Smallpox spreads primarily through close, face-to-face contact with an infected person. The virus travels in respiratory droplets that land on the mucous membranes of your nose, mouth, or throat, or that you inhale into your lungs. You typically need to be within about 1 to 2 meters of a sick person to catch it. The disease was declared eradicated by the World Health Organization in May 1980, so the risk of naturally catching smallpox today is essentially zero.
Face-to-Face Respiratory Spread
The most common way people contracted smallpox was by breathing in virus-laden droplets expelled when an infected person coughed, talked, or sneezed. These droplets are relatively heavy, so they don’t travel far. Within about 1 meter, you could inhale both large and small particles carrying the virus. Beyond that distance, only the finest airborne particles posed a threat, and infection from those was less common.

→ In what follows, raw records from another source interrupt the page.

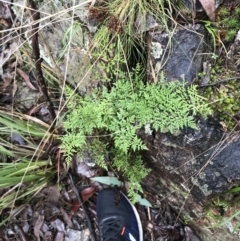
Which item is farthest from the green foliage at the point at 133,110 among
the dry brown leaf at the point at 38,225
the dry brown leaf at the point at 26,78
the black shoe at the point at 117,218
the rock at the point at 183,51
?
the dry brown leaf at the point at 38,225

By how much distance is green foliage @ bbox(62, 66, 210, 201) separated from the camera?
1707 millimetres

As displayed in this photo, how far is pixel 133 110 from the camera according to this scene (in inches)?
69.3

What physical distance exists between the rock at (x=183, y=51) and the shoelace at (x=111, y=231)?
1039mm

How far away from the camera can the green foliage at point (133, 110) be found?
5.60ft

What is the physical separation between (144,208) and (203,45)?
1134mm

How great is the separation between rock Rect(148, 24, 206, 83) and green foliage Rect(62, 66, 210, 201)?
0.23 ft

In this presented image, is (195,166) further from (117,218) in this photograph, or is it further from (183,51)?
(117,218)

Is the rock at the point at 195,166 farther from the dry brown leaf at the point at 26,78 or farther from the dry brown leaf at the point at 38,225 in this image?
the dry brown leaf at the point at 26,78

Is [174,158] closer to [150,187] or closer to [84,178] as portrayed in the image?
[150,187]

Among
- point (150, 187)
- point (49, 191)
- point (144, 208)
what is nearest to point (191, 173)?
point (150, 187)

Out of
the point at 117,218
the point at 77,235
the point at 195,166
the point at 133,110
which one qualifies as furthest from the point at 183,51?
the point at 77,235

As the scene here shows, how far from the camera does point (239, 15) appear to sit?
5.70 ft

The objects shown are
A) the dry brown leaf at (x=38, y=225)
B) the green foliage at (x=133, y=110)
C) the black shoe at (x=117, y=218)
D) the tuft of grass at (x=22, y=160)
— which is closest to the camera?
the green foliage at (x=133, y=110)

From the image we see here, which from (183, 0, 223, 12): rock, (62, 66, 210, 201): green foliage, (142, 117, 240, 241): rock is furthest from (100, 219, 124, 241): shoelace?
(183, 0, 223, 12): rock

Once inhaled, the variola virus latched onto the moist lining of the nose, mouth, throat, or the deep tissue of the lungs. From there it entered the bloodstream, replicated quietly, and eventually produced the disease’s characteristic rash and fever. This respiratory route was responsible for the vast majority of transmission throughout history.
Spread Through Contaminated Objects
Smallpox could also spread indirectly through contaminated materials like bedding, clothing, and other fabrics. This route was less common than face-to-face contact, but it was real and well documented. The virus was remarkably durable outside the body. Dried virus in scabs remained infectious at room temperature for at least 18 months, though most of its potency dropped off between three and seven months. Virus dried onto glass surfaces survived up to 35 days in daylight and 84 days in the dark. In cold storage, it could persist for a decade or more.

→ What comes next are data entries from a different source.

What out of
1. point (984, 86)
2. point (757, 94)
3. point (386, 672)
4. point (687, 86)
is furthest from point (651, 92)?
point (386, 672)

This durability created specific hazards. Workers processing raw cotton imported from regions with active smallpox outbreaks, for instance, risked exposure when shredding machines released fine virus-carrying particles into the air. Handling contaminated laundry from sick patients was another well-known risk. Direct skin contact with these materials could introduce the virus through small breaks in the skin, though this was a secondary route compared to inhalation.
When an Infected Person Was Contagious
Not everyone with the virus in their body was actively spreading it. After exposure, smallpox had an incubation period of 7 to 19 days, with most people developing symptoms around 10 to 14 days after infection. During this silent incubation window, the person generally did not transmit the virus to others. Contagiousness began once symptoms appeared, particularly when the rash developed and sores formed in the mouth and throat. These mouth sores released large amounts of virus into saliva and respiratory secretions, making the early rash stage the most dangerous period for spreading the disease.

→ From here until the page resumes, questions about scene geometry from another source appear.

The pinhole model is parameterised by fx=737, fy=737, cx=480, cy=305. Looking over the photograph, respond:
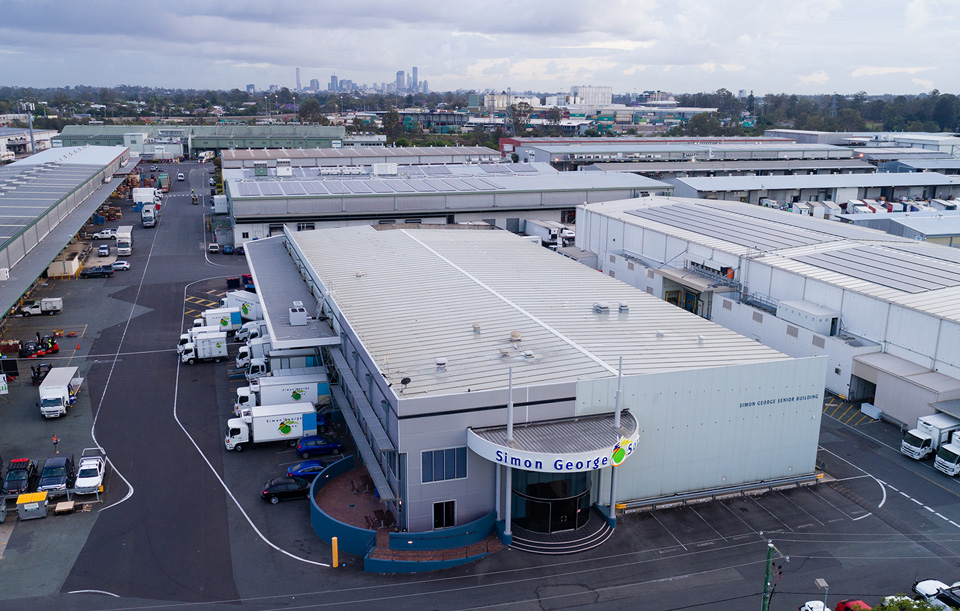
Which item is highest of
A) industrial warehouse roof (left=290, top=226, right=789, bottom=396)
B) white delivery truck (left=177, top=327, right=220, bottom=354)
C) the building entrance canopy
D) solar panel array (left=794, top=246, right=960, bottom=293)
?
solar panel array (left=794, top=246, right=960, bottom=293)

A person remained contagious until every skin lesion had scabbed over and the scabs had fallen off. This could take several weeks. Even after scabs separated, the dried material inside them contained live virus, which is why contaminated bedding and clothing remained a concern long after a patient recovered.
No Animal Hosts
Smallpox was exclusively a human disease. The variola virus had no animal reservoir, meaning you could not catch it from pets, livestock, or wildlife. This was one of the key reasons global eradication was possible. Diseases with animal reservoirs can always jump back into human populations, but smallpox had nowhere to hide once human-to-human transmission was interrupted through vaccination campaigns.
Why You Can’t Get Smallpox Today
In May 1980, the World Health Assembly officially declared that “the world and all its peoples have won freedom from smallpox.” The last natural case occurred in 1977. Today, the variola virus exists in only two authorized laboratories: the CDC in Atlanta, Georgia, and the VECTOR research center in Novosibirsk, Russia. The World Health Organization inspects both facilities every two years to verify that storage and any approved research meet the highest biosafety and biosecurity standards.
Routine smallpox vaccination ended after eradication, so most people born after the late 1970s have never been vaccinated. For those who were vaccinated decades ago, some level of immune memory likely persists. Poxvirus immunity can last for decades, and studies of elderly populations vaccinated during mid-20th-century campaigns have found that many still carry detectable immune responses. Whether that residual immunity would fully protect against illness remains uncertain, but it likely offers at least partial defense.
The only realistic modern scenario for smallpox exposure would involve a laboratory accident or deliberate release, both of which are considered extremely unlikely given the strict international oversight of remaining virus stocks. Several countries maintain emergency vaccine reserves as a precaution.